_Task data_.
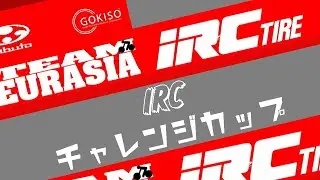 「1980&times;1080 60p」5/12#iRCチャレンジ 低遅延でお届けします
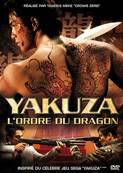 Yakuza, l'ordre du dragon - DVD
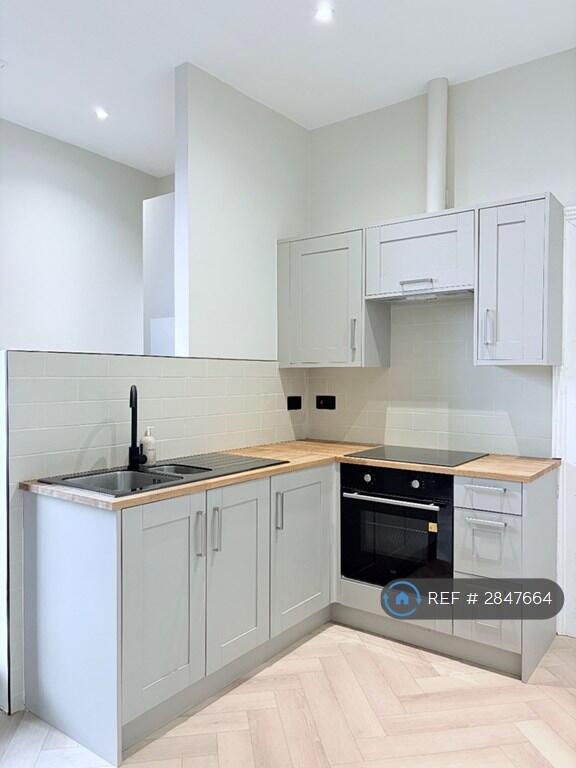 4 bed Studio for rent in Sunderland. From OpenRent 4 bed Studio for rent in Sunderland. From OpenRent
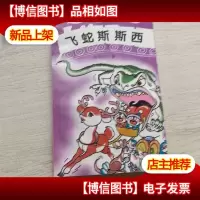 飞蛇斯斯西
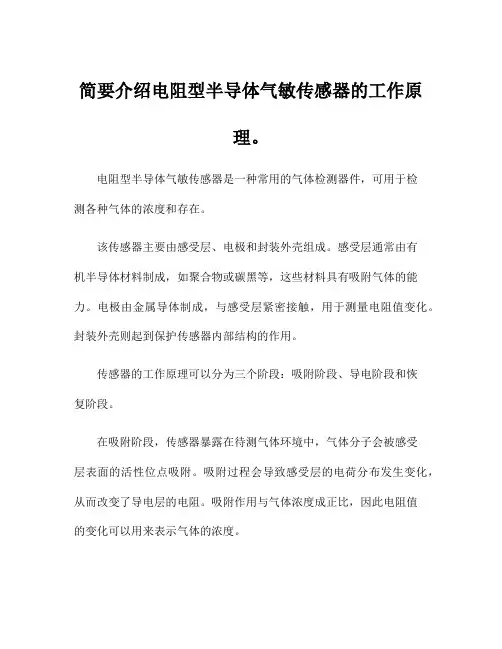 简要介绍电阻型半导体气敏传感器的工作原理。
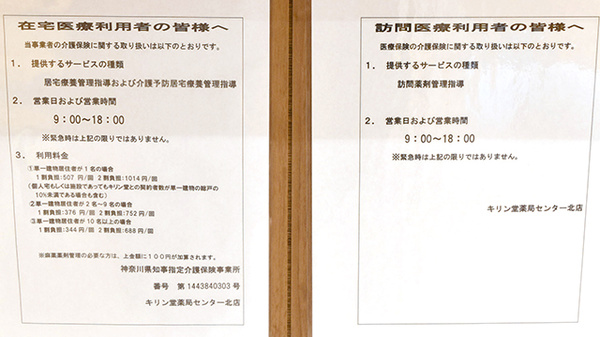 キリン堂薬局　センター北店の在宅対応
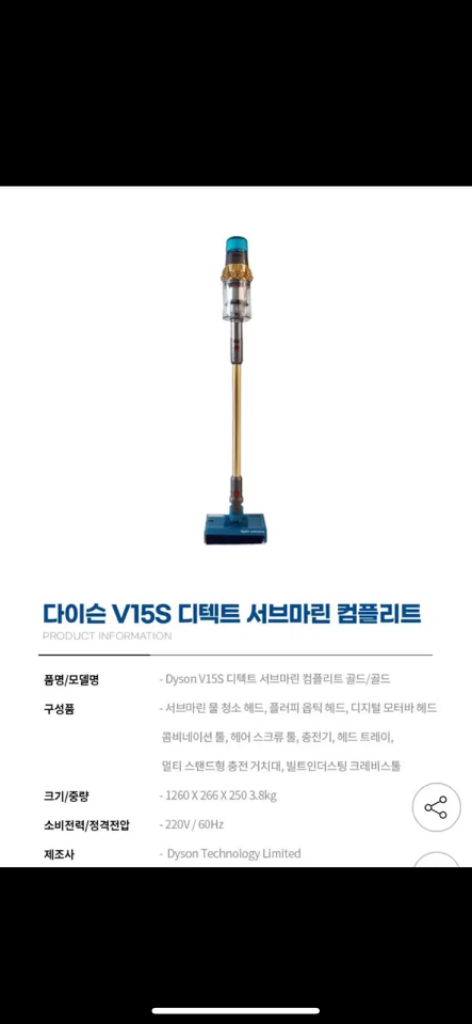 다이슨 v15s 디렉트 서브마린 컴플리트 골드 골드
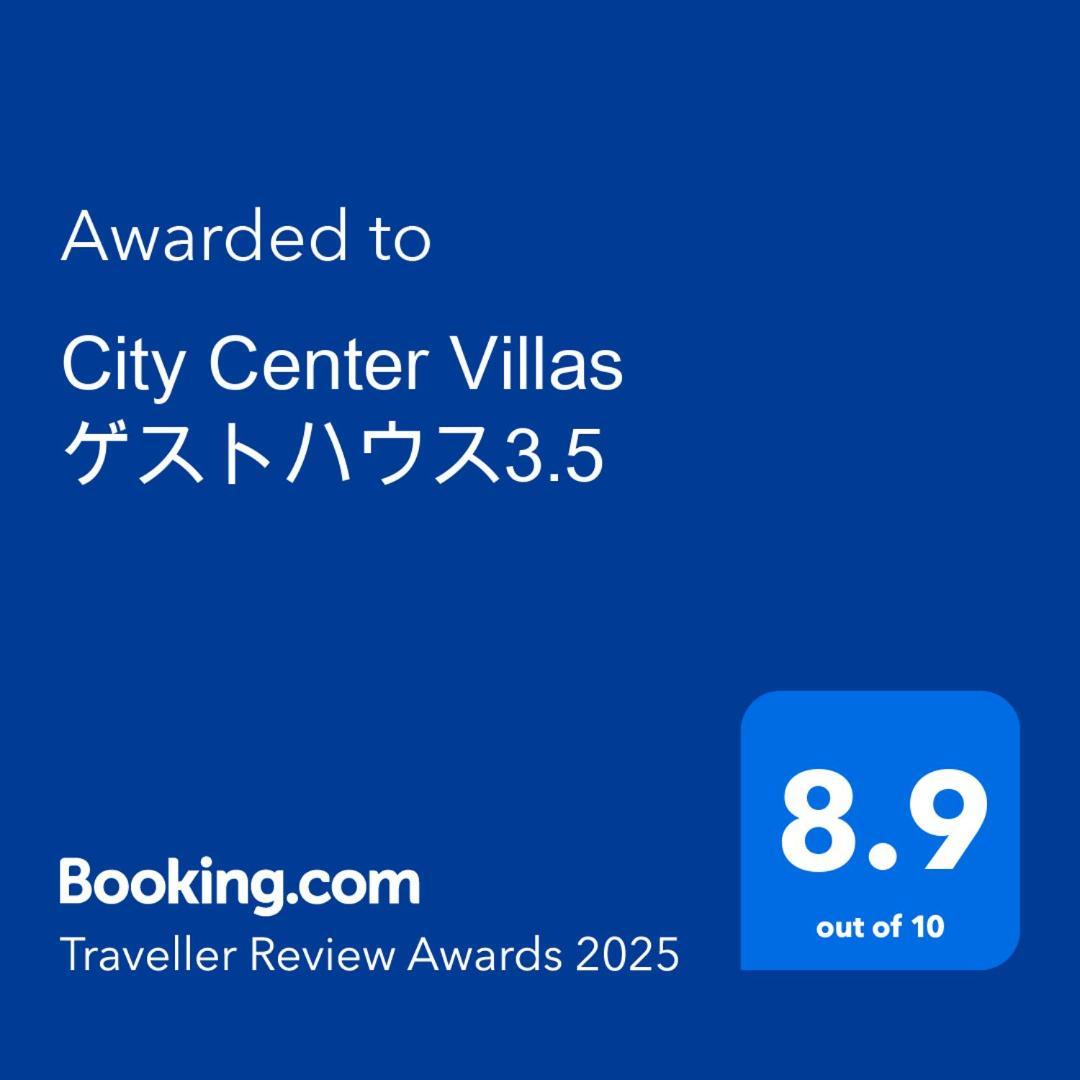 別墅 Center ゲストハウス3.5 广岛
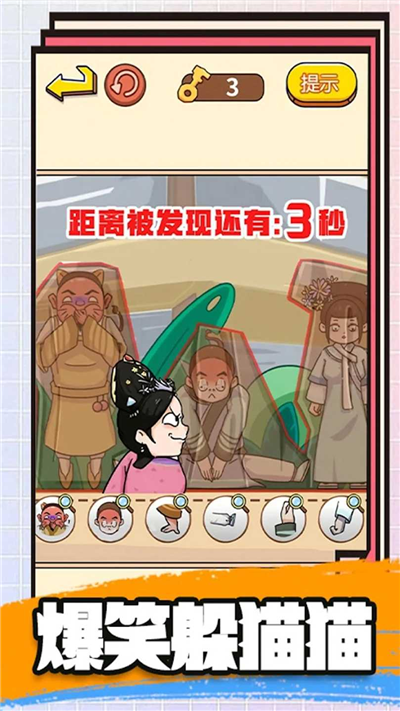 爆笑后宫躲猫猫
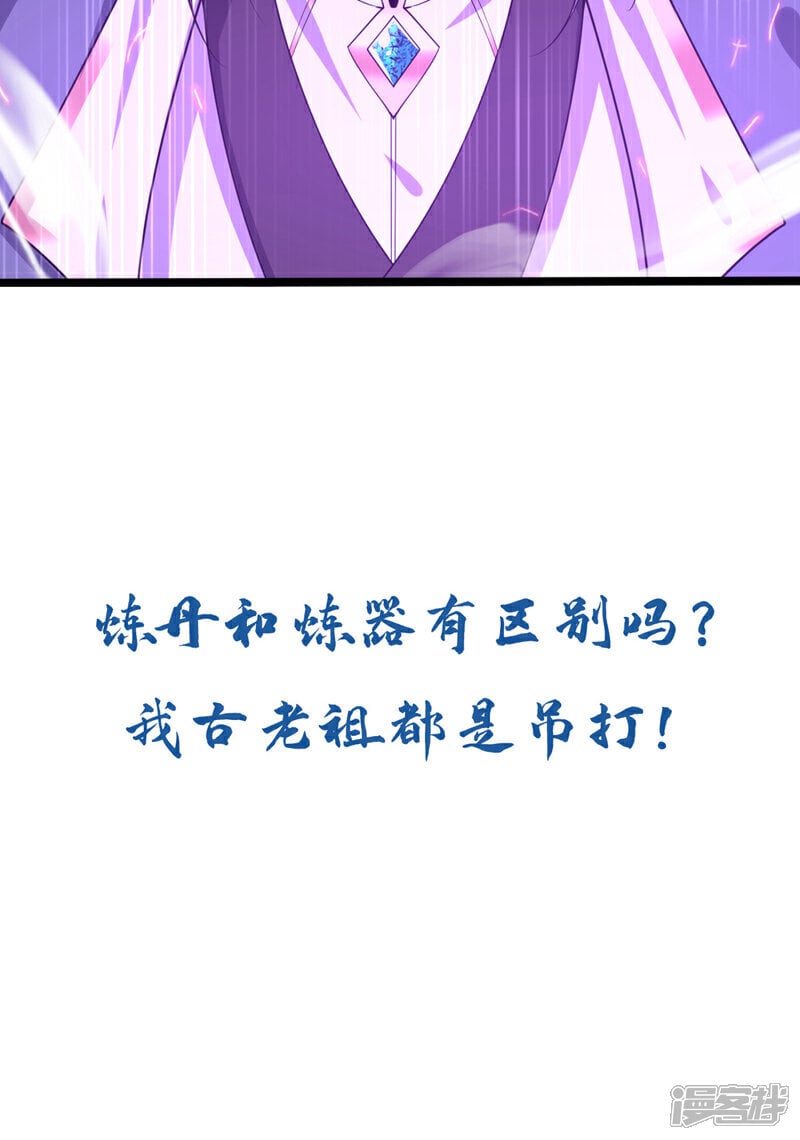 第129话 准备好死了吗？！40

_Request_. Edit all the records above by replacing "DVD" with "Blu-ray", and keep every other part of each line unchanged. Leave the pictures out of your answer.

_Solution to the problem_.
 「1980&times;1080 60p」5/12#iRCチャレンジ 低遅延でお届けします
 Yakuza, l'ordre du dragon - Blu-ray
 4 bed Studio for rent in Sunderland. From OpenRent 4 bed Studio for rent in Sunderland. From OpenRent
 飞蛇斯斯西
 简要介绍电阻型半导体气敏传感器的工作原理。
 キリン堂薬局　センター北店の在宅対応
 다이슨 v15s 디렉트 서브마린 컴플리트 골드 골드
 別墅 Center ゲストハウス3.5 广岛
 爆笑后宫躲猫猫
 第129话 准备好死了吗？！40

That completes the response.